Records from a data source
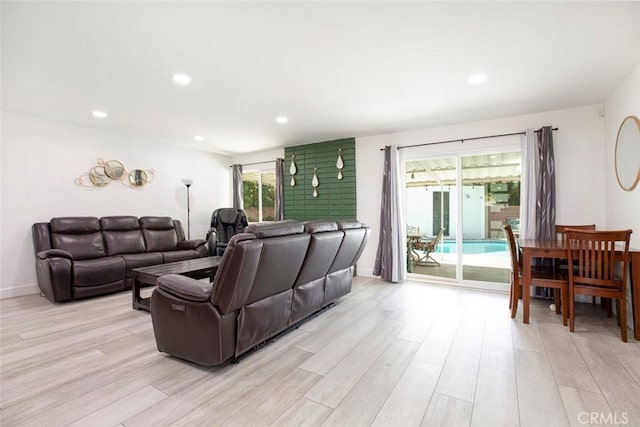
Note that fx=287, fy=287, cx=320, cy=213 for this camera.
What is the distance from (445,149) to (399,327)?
293 cm

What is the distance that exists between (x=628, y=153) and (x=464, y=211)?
1.88 meters

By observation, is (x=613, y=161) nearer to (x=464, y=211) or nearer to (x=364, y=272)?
(x=464, y=211)

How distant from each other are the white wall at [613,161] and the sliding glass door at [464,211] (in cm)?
91

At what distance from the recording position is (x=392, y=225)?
470 cm

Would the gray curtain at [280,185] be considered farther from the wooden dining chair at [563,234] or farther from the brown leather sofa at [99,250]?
the wooden dining chair at [563,234]

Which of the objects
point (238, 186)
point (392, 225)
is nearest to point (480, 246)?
point (392, 225)

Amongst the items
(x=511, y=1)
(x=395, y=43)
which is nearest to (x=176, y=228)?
(x=395, y=43)

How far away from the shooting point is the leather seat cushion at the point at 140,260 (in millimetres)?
4102

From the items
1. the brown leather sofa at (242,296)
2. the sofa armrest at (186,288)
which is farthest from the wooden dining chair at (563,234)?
the sofa armrest at (186,288)

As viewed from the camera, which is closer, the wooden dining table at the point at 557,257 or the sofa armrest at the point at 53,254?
→ the wooden dining table at the point at 557,257

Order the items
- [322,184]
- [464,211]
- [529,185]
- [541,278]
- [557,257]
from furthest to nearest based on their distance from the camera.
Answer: [322,184]
[464,211]
[529,185]
[541,278]
[557,257]

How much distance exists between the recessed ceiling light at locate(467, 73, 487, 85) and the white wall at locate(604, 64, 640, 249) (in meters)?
1.27

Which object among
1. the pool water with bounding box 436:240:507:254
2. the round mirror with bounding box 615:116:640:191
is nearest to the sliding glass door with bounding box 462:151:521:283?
the pool water with bounding box 436:240:507:254

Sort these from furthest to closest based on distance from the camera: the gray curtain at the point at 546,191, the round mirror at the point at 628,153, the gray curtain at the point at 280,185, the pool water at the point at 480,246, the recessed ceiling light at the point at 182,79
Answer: the gray curtain at the point at 280,185 < the pool water at the point at 480,246 < the gray curtain at the point at 546,191 < the recessed ceiling light at the point at 182,79 < the round mirror at the point at 628,153
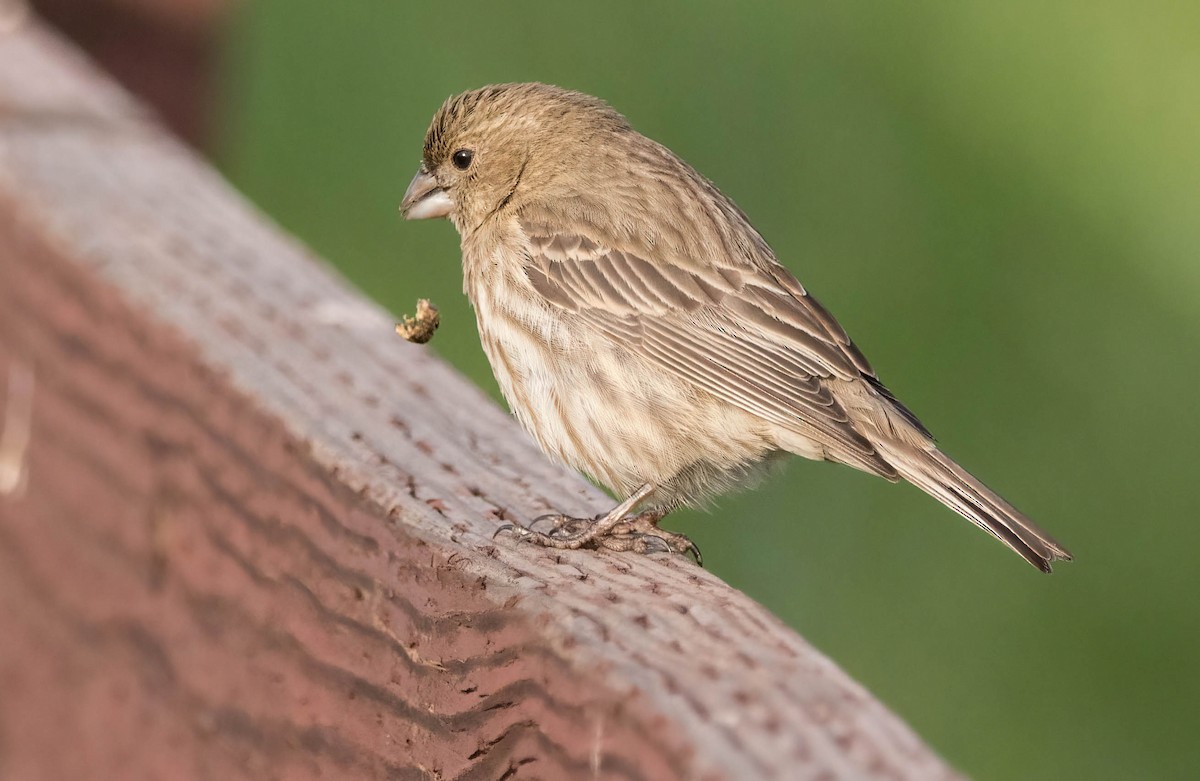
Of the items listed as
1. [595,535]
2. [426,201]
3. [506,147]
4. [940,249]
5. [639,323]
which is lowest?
[595,535]

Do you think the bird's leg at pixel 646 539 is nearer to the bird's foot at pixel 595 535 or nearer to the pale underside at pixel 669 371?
the bird's foot at pixel 595 535

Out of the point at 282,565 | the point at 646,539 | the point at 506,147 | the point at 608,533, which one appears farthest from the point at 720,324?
the point at 282,565

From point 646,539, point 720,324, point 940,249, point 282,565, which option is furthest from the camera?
point 940,249

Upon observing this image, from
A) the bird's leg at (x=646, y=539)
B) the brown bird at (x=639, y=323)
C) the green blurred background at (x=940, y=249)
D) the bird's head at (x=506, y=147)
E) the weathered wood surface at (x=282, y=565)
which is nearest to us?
the weathered wood surface at (x=282, y=565)

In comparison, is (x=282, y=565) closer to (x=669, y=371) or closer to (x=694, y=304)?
(x=669, y=371)

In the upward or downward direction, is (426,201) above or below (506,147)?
below

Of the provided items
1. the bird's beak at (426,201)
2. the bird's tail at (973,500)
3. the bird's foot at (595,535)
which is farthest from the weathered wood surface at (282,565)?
the bird's beak at (426,201)

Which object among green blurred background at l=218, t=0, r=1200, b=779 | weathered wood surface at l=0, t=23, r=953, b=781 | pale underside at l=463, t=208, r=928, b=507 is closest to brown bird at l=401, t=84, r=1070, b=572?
pale underside at l=463, t=208, r=928, b=507
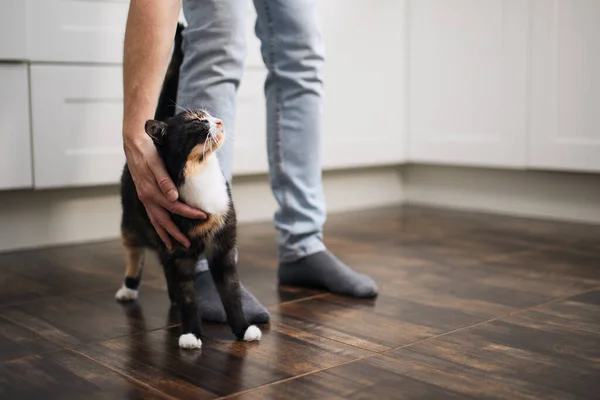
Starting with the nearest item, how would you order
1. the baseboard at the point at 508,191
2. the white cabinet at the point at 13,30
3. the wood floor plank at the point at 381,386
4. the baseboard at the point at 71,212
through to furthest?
the wood floor plank at the point at 381,386, the white cabinet at the point at 13,30, the baseboard at the point at 71,212, the baseboard at the point at 508,191

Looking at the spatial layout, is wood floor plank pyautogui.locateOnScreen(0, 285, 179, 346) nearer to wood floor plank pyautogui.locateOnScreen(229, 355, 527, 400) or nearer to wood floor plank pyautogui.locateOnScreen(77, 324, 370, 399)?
wood floor plank pyautogui.locateOnScreen(77, 324, 370, 399)

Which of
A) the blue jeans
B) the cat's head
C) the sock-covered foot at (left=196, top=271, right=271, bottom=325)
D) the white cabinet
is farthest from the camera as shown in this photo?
the white cabinet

Given exercise
Transcribe the full listing above exactly as it stands, minus the pictures.

Written answer
Note that fx=287, fy=287, cx=320, cy=213 for this camera.
What is the distance from (445,149) to (399,327)?
293 cm

What is the distance that exists between (x=628, y=153) and (x=464, y=211)?
1.88 meters

By observation, is (x=613, y=161) nearer to (x=464, y=211) or nearer to (x=364, y=272)?
(x=464, y=211)

How distant from each other are the white wall at [613,161] and the sliding glass door at [464,211] (in cm)?
91

At what distance from the recording position is (x=392, y=225)?
470 cm

Would the gray curtain at [280,185] be considered farther from the wooden dining chair at [563,234] or farther from the brown leather sofa at [99,250]?
the wooden dining chair at [563,234]

Which of the objects
point (238, 186)
point (392, 225)
is nearest to point (480, 246)?
point (392, 225)

Amongst the items
(x=511, y=1)
(x=395, y=43)
which is nearest to (x=176, y=228)?
(x=395, y=43)

How far away from the shooting point is the leather seat cushion at the point at 140,260 (in millimetres)?
4102

From the items
1. the brown leather sofa at (242,296)
2. the sofa armrest at (186,288)
which is farthest from the wooden dining chair at (563,234)?
the sofa armrest at (186,288)

As viewed from the camera, which is closer, the wooden dining table at the point at 557,257 or the sofa armrest at the point at 53,254?
→ the wooden dining table at the point at 557,257

Order the items
- [322,184]
- [464,211]
- [529,185]
- [541,278]
- [557,257]
from furthest to nearest based on their distance from the camera.
Answer: [322,184]
[464,211]
[529,185]
[541,278]
[557,257]

How much distance exists between the recessed ceiling light at locate(467, 73, 487, 85) and the white wall at locate(604, 64, 640, 249) (in meters)?
1.27

Which object among
1. the pool water with bounding box 436:240:507:254
2. the round mirror with bounding box 615:116:640:191
is nearest to the sliding glass door with bounding box 462:151:521:283?
the pool water with bounding box 436:240:507:254

Sort these from furthest to closest based on distance from the camera: the gray curtain at the point at 546,191, the round mirror at the point at 628,153, the gray curtain at the point at 280,185, the pool water at the point at 480,246, the recessed ceiling light at the point at 182,79
Answer: the gray curtain at the point at 280,185 < the pool water at the point at 480,246 < the gray curtain at the point at 546,191 < the recessed ceiling light at the point at 182,79 < the round mirror at the point at 628,153
Of the items listed as
1. [595,535]
2. [426,201]
3. [506,147]
4. [940,249]
5. [639,323]
which is lowest?
[595,535]

Do you think the bird's leg at pixel 646 539 is nearer to the bird's foot at pixel 595 535 or nearer to the pale underside at pixel 669 371?
the bird's foot at pixel 595 535

Out of the point at 282,565 | the point at 646,539 | the point at 506,147 | the point at 608,533, which one appears farthest from the point at 720,324?
the point at 282,565

From point 646,539, point 720,324, point 940,249, point 282,565, which option is furthest from the camera?
point 940,249

Upon observing this image, from
A) the bird's leg at (x=646, y=539)
B) the brown bird at (x=639, y=323)
C) the green blurred background at (x=940, y=249)
D) the bird's head at (x=506, y=147)
E) the weathered wood surface at (x=282, y=565)
which is nearest to us?
the weathered wood surface at (x=282, y=565)

In comparison, is (x=282, y=565) closer to (x=669, y=371) or closer to (x=694, y=304)?
(x=669, y=371)

In the upward or downward direction, is (426,201) above or below (506,147)?
below

Of the provided items
1. the bird's beak at (426,201)
2. the bird's tail at (973,500)
3. the bird's foot at (595,535)
which is farthest from the weathered wood surface at (282,565)?
the bird's beak at (426,201)

Which object among green blurred background at l=218, t=0, r=1200, b=779 | weathered wood surface at l=0, t=23, r=953, b=781 | pale underside at l=463, t=208, r=928, b=507 is closest to brown bird at l=401, t=84, r=1070, b=572?
pale underside at l=463, t=208, r=928, b=507
Starting with the nearest item, how would you order
1. the baseboard at the point at 508,191
2. the white cabinet at the point at 13,30
3. the wood floor plank at the point at 381,386
4. the baseboard at the point at 71,212
through to furthest?
the wood floor plank at the point at 381,386, the white cabinet at the point at 13,30, the baseboard at the point at 71,212, the baseboard at the point at 508,191

Looking at the spatial layout, is wood floor plank pyautogui.locateOnScreen(0, 285, 179, 346) nearer to wood floor plank pyautogui.locateOnScreen(229, 355, 527, 400) or nearer to wood floor plank pyautogui.locateOnScreen(77, 324, 370, 399)?
wood floor plank pyautogui.locateOnScreen(77, 324, 370, 399)

Which of
A) the blue jeans
B) the cat's head
C) the sock-covered foot at (left=196, top=271, right=271, bottom=325)
D) the white cabinet
is farthest from the camera as shown in this photo?
the white cabinet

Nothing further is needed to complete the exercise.